* [Data listing]:
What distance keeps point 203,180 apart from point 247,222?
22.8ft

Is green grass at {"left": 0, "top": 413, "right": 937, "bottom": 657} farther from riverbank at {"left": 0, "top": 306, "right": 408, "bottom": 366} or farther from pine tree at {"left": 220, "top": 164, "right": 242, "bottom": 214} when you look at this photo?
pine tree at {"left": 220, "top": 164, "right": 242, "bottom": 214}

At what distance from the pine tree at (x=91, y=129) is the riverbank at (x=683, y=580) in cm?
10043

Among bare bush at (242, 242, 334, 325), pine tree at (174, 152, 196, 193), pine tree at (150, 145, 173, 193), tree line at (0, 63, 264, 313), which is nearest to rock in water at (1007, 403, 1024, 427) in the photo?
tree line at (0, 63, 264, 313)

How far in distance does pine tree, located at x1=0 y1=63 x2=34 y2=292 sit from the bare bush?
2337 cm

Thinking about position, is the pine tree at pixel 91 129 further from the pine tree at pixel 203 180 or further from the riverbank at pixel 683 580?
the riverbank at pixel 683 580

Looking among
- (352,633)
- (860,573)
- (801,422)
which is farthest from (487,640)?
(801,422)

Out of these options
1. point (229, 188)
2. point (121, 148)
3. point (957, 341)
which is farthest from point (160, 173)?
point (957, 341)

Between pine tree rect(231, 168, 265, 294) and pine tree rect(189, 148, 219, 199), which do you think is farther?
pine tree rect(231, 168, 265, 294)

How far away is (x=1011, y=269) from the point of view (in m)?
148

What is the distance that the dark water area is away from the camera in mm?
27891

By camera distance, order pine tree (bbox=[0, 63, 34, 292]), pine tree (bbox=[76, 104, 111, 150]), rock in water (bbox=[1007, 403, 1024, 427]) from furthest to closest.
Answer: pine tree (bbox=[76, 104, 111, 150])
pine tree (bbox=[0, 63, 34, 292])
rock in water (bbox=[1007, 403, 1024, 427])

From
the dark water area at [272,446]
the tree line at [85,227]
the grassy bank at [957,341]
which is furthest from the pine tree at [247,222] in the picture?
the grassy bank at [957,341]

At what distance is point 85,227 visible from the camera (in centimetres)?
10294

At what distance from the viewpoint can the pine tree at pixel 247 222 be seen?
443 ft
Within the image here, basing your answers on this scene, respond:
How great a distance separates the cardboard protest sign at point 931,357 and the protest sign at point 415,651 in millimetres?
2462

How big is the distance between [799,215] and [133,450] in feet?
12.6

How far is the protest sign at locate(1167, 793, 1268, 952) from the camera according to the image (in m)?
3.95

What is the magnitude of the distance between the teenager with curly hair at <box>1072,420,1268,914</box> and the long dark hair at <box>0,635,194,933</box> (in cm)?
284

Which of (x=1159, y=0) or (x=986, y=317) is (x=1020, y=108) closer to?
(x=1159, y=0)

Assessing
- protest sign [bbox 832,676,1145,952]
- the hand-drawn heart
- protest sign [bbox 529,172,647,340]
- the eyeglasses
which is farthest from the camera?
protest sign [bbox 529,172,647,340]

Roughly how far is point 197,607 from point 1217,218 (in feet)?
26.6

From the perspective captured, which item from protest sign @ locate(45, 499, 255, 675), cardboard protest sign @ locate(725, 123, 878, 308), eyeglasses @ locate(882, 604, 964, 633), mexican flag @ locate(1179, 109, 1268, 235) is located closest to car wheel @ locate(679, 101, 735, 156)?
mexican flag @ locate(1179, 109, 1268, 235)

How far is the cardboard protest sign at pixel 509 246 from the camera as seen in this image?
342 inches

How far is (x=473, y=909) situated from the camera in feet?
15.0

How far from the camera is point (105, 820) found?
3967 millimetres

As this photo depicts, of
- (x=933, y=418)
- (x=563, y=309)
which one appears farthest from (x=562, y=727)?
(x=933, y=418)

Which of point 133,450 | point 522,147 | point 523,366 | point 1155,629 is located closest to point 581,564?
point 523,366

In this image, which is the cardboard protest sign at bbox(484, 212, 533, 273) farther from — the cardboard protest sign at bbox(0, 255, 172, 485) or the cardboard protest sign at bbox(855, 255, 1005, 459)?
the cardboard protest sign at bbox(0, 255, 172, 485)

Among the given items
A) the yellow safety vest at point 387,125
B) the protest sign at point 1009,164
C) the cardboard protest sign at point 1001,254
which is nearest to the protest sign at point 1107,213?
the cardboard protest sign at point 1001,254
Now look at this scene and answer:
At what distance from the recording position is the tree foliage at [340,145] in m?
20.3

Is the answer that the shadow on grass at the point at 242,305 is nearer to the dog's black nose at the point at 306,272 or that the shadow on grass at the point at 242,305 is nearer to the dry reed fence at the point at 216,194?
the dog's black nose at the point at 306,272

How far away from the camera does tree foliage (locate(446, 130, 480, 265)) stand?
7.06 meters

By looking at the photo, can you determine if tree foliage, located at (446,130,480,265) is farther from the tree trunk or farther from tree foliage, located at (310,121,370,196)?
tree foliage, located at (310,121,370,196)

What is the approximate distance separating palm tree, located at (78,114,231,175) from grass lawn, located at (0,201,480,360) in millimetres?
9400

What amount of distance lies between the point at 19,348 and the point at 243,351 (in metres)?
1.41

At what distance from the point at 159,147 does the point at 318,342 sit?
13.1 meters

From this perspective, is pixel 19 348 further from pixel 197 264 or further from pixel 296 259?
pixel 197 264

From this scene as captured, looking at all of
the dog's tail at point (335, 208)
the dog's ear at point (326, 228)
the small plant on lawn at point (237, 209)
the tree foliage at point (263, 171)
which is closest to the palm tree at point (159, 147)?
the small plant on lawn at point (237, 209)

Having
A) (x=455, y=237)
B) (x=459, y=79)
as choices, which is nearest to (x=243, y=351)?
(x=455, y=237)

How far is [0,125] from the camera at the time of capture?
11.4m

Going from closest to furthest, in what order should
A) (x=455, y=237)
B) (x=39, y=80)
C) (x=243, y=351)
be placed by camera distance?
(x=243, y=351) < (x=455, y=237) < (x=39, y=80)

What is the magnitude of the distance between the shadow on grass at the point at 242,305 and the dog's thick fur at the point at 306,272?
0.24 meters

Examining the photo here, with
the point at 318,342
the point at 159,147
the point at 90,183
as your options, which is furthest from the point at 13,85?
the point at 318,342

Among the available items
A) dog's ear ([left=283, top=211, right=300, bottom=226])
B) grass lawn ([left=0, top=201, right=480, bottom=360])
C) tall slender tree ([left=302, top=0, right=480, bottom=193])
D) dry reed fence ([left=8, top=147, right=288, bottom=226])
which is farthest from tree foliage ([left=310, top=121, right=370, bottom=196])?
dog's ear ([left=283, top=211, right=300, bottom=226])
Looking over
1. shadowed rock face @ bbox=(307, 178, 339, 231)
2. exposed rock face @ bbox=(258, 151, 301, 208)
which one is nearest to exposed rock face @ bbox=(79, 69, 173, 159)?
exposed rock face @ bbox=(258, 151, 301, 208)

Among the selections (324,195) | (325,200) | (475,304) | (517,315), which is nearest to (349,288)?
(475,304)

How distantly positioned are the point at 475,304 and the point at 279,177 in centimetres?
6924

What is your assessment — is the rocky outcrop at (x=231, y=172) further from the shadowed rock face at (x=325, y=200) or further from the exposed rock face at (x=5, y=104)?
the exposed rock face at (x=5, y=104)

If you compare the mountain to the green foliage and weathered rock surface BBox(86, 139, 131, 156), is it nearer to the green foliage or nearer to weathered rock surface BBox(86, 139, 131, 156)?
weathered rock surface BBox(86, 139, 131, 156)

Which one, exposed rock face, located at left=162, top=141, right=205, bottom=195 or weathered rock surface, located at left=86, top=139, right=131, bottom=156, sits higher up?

* [Instructions to follow]: Duplicate the stretch of items above from the line containing "Going from closest" through the end of the items, keeping every line as it stands.

* [Result]:
Going from closest to furthest, in what order should
A) (x=455, y=237)
B) (x=39, y=80)
C) (x=243, y=351)
be placed by camera distance?
(x=243, y=351) < (x=455, y=237) < (x=39, y=80)

What is the magnitude of the distance between the shadow on grass at the point at 242,305 and the dog's thick fur at the point at 306,272?
0.24 meters

Examining the photo here, with
the point at 318,342
the point at 159,147
the point at 90,183
as your options, which is furthest from the point at 13,85?
the point at 318,342

Among the available items
A) dog's ear ([left=283, top=211, right=300, bottom=226])
B) grass lawn ([left=0, top=201, right=480, bottom=360])
C) tall slender tree ([left=302, top=0, right=480, bottom=193])
D) dry reed fence ([left=8, top=147, right=288, bottom=226])
which is farthest from tree foliage ([left=310, top=121, right=370, bottom=196])?
dog's ear ([left=283, top=211, right=300, bottom=226])
Looking over
1. shadowed rock face @ bbox=(307, 178, 339, 231)
2. exposed rock face @ bbox=(258, 151, 301, 208)
which one is nearest to exposed rock face @ bbox=(79, 69, 173, 159)?
exposed rock face @ bbox=(258, 151, 301, 208)

Among the selections (324,195) | (325,200) | (475,304) | (517,315), which is nearest to (349,288)?
(475,304)

How distantly positioned are the point at 475,304 and the point at 279,177 in centimetres?
6924

What is your assessment — is the rocky outcrop at (x=231, y=172) further from the shadowed rock face at (x=325, y=200) or further from the exposed rock face at (x=5, y=104)?
the exposed rock face at (x=5, y=104)

If you compare the mountain to the green foliage and weathered rock surface BBox(86, 139, 131, 156), is it nearer to the green foliage or nearer to weathered rock surface BBox(86, 139, 131, 156)?
weathered rock surface BBox(86, 139, 131, 156)

Which one, exposed rock face, located at left=162, top=141, right=205, bottom=195 or weathered rock surface, located at left=86, top=139, right=131, bottom=156, sits higher up?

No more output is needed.